◆ Task objective: Exactly reproduce the line containing "Consulting this image, amongst" together with every line after it, through the end of the entries, and give nothing more.

(Dataset records)
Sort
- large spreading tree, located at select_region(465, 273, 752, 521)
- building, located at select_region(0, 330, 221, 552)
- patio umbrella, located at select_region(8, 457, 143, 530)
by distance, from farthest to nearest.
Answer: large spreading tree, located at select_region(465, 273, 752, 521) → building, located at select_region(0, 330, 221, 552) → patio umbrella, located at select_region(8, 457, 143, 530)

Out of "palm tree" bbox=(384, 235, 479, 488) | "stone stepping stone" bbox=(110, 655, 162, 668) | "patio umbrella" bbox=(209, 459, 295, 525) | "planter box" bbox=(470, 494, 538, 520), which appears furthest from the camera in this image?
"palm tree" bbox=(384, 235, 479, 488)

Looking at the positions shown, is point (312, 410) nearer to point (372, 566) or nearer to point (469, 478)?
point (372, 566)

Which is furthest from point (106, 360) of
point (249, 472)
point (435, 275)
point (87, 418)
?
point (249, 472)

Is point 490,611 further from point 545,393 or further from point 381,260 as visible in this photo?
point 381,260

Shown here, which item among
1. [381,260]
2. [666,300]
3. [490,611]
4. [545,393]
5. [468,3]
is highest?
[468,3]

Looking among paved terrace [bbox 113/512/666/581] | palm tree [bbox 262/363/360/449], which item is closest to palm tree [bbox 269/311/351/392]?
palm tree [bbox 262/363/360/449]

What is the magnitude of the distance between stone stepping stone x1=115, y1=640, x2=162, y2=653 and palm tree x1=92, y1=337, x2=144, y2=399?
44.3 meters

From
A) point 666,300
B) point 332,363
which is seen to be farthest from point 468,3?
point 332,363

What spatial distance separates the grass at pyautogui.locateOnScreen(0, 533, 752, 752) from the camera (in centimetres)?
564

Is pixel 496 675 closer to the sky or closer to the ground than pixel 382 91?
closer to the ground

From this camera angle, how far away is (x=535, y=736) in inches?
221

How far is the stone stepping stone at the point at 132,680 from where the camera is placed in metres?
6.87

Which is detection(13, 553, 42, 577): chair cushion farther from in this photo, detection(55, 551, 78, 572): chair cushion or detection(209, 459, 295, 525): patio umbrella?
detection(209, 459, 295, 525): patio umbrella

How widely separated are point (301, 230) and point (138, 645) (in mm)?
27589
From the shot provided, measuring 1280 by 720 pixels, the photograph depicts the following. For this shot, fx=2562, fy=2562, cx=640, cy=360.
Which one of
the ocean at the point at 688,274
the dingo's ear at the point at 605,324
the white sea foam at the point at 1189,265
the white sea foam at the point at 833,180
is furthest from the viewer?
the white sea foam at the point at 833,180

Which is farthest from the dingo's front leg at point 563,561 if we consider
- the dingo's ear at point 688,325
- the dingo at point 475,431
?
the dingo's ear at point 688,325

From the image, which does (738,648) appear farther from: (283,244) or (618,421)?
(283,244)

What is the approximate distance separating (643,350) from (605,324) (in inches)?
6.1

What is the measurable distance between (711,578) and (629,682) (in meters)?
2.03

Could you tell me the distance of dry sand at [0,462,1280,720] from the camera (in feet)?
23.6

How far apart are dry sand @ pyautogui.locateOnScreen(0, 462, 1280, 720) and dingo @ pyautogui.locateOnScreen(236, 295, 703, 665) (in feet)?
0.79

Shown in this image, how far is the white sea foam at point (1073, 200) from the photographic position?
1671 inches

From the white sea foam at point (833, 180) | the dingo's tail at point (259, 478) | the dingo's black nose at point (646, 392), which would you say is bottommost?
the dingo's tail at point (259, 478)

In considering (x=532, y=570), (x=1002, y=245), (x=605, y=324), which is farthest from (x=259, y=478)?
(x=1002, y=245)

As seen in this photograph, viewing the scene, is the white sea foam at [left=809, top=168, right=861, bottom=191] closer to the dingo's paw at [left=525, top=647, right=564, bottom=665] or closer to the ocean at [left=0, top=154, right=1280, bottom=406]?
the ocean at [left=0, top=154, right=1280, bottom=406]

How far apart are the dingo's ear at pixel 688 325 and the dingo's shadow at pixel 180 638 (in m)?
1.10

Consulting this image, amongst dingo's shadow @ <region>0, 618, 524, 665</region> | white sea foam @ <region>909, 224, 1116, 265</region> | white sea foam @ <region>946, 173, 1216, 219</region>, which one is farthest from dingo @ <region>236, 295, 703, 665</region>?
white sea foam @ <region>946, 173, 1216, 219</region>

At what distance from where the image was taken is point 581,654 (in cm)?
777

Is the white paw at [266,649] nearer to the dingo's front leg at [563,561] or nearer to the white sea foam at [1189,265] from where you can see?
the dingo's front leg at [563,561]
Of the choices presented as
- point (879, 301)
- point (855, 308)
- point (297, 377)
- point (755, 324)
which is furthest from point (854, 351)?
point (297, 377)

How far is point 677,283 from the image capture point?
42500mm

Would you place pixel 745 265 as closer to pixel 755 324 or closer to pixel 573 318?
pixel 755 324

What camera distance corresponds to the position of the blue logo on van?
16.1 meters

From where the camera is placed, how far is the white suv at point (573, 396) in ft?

◆ Solution for this task:
Consulting this image, amongst dingo's shadow @ <region>0, 618, 524, 665</region> | white sea foam @ <region>909, 224, 1116, 265</region> | white sea foam @ <region>946, 173, 1216, 219</region>, which one is farthest from dingo @ <region>236, 295, 703, 665</region>?
white sea foam @ <region>946, 173, 1216, 219</region>

At what distance from where the image was taken is point 581,654 (in cm)?
777

Is the white paw at [266,649] nearer to the dingo's front leg at [563,561] or nearer to the white sea foam at [1189,265] from where you can see?
the dingo's front leg at [563,561]
Of the choices presented as
- point (879, 301)
- point (855, 308)
- point (297, 377)
- point (755, 324)
which is furthest from point (854, 351)?
point (297, 377)

How far is point 677,283 from the image capture point?
42500mm

Would you place pixel 745 265 as closer to pixel 755 324 or closer to pixel 573 318?
pixel 755 324

What camera distance corresponds to the position of the blue logo on van?
16.1 meters

From where the camera is placed, how far is the white suv at point (573, 396) in ft?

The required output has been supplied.